We are attempting to determine a method to express to a provider in a 271 that a policy is a true Medicare supplemental policy and that no benefits are paid if Medicare does not cover a service. Is this a legitimate piece of information to be conveyed via a MSG segment? If not, is stating that a policy is a "Medigap" policy in EB04 sufficient to tell the provider that the policy is medicare supplemental and will not cover any services which are not covered by Medicare? Is there a need to express to the provider that the benefit percentages and amounts are based on Medicare's coinsurance and deductible, or are COB reimbursment calculation methods not necessary in the 271. I.E. 100% of Medicare's coinsurance is covered as opposed to a 0% coinsurance.

RFI Response

The 271 2110C/D EB04 value of either MH (Medigap Part A) or MI (Medigap Part B) would be used to convey the Medicare supplemental policy insurance type.

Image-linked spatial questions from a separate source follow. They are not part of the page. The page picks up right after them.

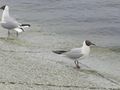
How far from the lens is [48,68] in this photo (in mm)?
9570

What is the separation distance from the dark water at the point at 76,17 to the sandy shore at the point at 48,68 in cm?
263

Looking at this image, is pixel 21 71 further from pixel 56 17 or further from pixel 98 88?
pixel 56 17

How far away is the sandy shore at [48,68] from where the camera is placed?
8.19 meters

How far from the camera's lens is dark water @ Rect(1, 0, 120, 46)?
57.2 ft

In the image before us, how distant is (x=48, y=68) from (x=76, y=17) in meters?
11.7

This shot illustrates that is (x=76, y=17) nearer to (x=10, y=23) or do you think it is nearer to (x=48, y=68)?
(x=10, y=23)

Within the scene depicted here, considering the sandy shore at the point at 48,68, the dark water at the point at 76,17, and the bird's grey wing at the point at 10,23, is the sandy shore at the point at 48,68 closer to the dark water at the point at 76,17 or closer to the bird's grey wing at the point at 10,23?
the bird's grey wing at the point at 10,23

However, using these values in EB04 alone would not indicate the limitation that the policy will not cover any services which are not covered by Medicare. The values in EB01 in conjunction with the values sent in EB03 could be used to specifically outline which benefits are and are not covered by the Medigap policy. The 271 should not be used to send calculation methods as it’s not relevant to the response.

RFI Recommendation

Usage of the MSG segment for the described scenario above is not recommended as it is basically conveying a generic statement that the Medigap supplemental policy will not cover benefits that Medicare wouldn’t provide some payment to cover. It would be a standard disclaimer as a part of a Medicare supplemental policy and should be outlined in trading partner agreements. It should not be sent in the 271.